— Можно, — сказалъ одъ наконецъ и началъ перерѣзывать цѣлый хлѣбъ пополамъ.
— Три фунта съ осьмой, да пущай, — сказалъ лавочникъ, взвѣсивъ одну половину хлѣба. — Два фунта съ лишнимъ, да пущай, — сказалъ онъ опять, когда отвѣсилъ кусокъ ветчины.
«Вотъ теперь сядемъ подъ деревомъ, да и закусимъ», — думалъ Могутовъ, выходя изъ лавки съ хлѣбомъ и ветчиной, завязанными въ носовой платокъ… Онъ сѣлъ подъ деревомъ въ Петровскомъ паркѣ. Мѣсто не было глухое, видна Малая Нева, шагахъ въ тридцати — шоссе на Петербургскую сторону, по шоссе двигались, хотя и не часто, проѣзжавшіе и пѣшеходы. Онъ сидѣлъ лицомъ къ шоссе и ѣлъ хлѣбъ и ветчину, поглядывая по сторонамъ. Ему хотѣлось не думать о Лели и, глядя на людей, возбудить въ головѣ мысли не о себѣ и не о ней; но не слушалась голова и только Лелей была волна она.

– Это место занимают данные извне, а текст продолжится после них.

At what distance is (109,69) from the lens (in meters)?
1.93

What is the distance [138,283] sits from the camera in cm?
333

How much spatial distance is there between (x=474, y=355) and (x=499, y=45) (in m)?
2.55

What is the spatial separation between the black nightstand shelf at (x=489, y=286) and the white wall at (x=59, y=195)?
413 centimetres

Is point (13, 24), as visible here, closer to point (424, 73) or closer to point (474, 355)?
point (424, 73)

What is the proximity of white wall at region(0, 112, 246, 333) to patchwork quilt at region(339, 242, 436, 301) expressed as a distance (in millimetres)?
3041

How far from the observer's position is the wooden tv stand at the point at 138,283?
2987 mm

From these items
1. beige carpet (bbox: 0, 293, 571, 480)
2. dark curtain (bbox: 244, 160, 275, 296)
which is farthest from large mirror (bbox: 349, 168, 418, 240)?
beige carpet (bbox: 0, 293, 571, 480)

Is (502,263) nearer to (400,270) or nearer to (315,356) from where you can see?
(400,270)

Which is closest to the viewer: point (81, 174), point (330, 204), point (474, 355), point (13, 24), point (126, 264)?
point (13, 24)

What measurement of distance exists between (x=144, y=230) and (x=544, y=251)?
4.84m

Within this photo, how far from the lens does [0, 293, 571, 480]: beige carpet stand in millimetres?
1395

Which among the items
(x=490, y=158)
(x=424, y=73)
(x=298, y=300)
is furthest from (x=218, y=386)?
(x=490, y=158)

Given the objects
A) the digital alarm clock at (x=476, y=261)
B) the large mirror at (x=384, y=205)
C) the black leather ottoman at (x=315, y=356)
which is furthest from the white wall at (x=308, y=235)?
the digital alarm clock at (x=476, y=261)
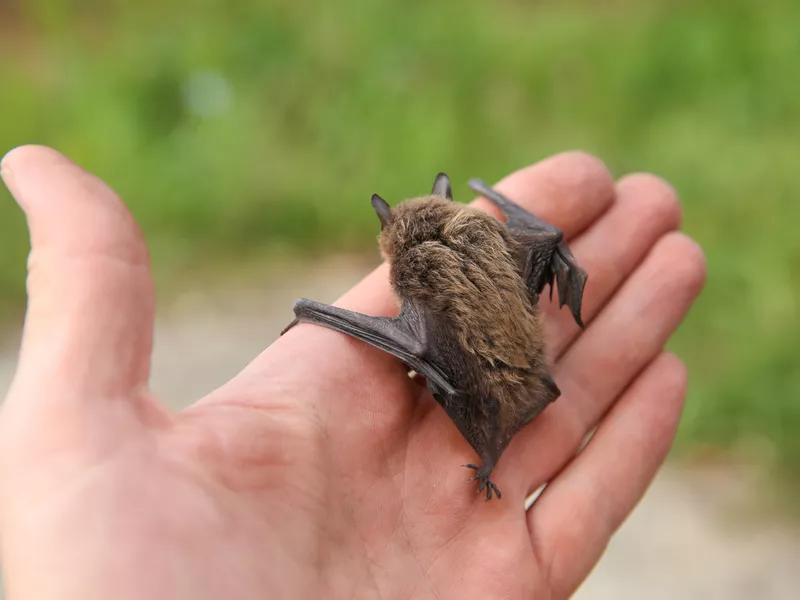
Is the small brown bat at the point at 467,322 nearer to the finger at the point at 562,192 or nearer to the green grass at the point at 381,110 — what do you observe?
the finger at the point at 562,192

«Какъ бы я то прокатилъ тебя, Леля, въ такой лодочкѣ!.. Я бы не занимался для себя только, а работалъ бы на сторонѣ: давалъ уроки, чертилъ, переписывалъ…. Зарабатывалъ бы еще рублей тридцать пять, а на пятьдесятъ, шестьдесятъ рублей въ мѣсяцъ мы съ тобой славно зажили бы… Какой бы я тебя умницей сдѣлалъ! Ты бы брала уроки музыки, упражнялась въ языкахъ, а тамъ и сама помогала бы заработывать деньги: ты вѣдь у меня умницей была, доброй, послушной и смѣлой…. Черезъ три года — конецъ ученію, я — техникъ, и хорошій техникъ, вольный казакъ, дорога широкая…. Но отчего же нѣтъ тебя? Отчего не пишешь ты къ Гордюшѣ?… Ушла, навѣрно ушла, изъ С-ля. Но гдѣ же ты, моя дорогая? Жива ли? Или…» Голова его сама собой наклонилась, челюсти перестали жевать, лицо стало злымъ, руки безсознательно сжимали хлѣбъ и ветчину…. Онъ тряхнулъ головой, началъ скоро и жадно ѣсть и пристально всматриваться кругомъ. Онъ смотритъ на рѣку; но широкая, покрытая блестящею зыбью, рѣка не вызываетъ въ немъ мыслей. Онъ смотритъ на берегъ, видитъ у берега лодку — и въ головѣ опять рисуется лодочка съ рулевымъ въ шляпѣ «голубка», но онъ силой гонитъ прочь и лодочку, и рулеваго.
«Не примутъ ли меня дней на десять въ перевозчики? — говоритъ онъ громко. — Я пробовалъ грести въ Колпинѣ,- кажется, хорошо… Вотъ поѣмъ, отдохну, да и отправлюсь на набережную… Сперва нужно къ Уржумцеву. Хорошо, если есть деньги, а если нѣтъ?… И безъ денегъ уйду пѣшкомъ. Тамъ регулярно уже устроимся, мысли глупыя не полѣзутъ въ голову».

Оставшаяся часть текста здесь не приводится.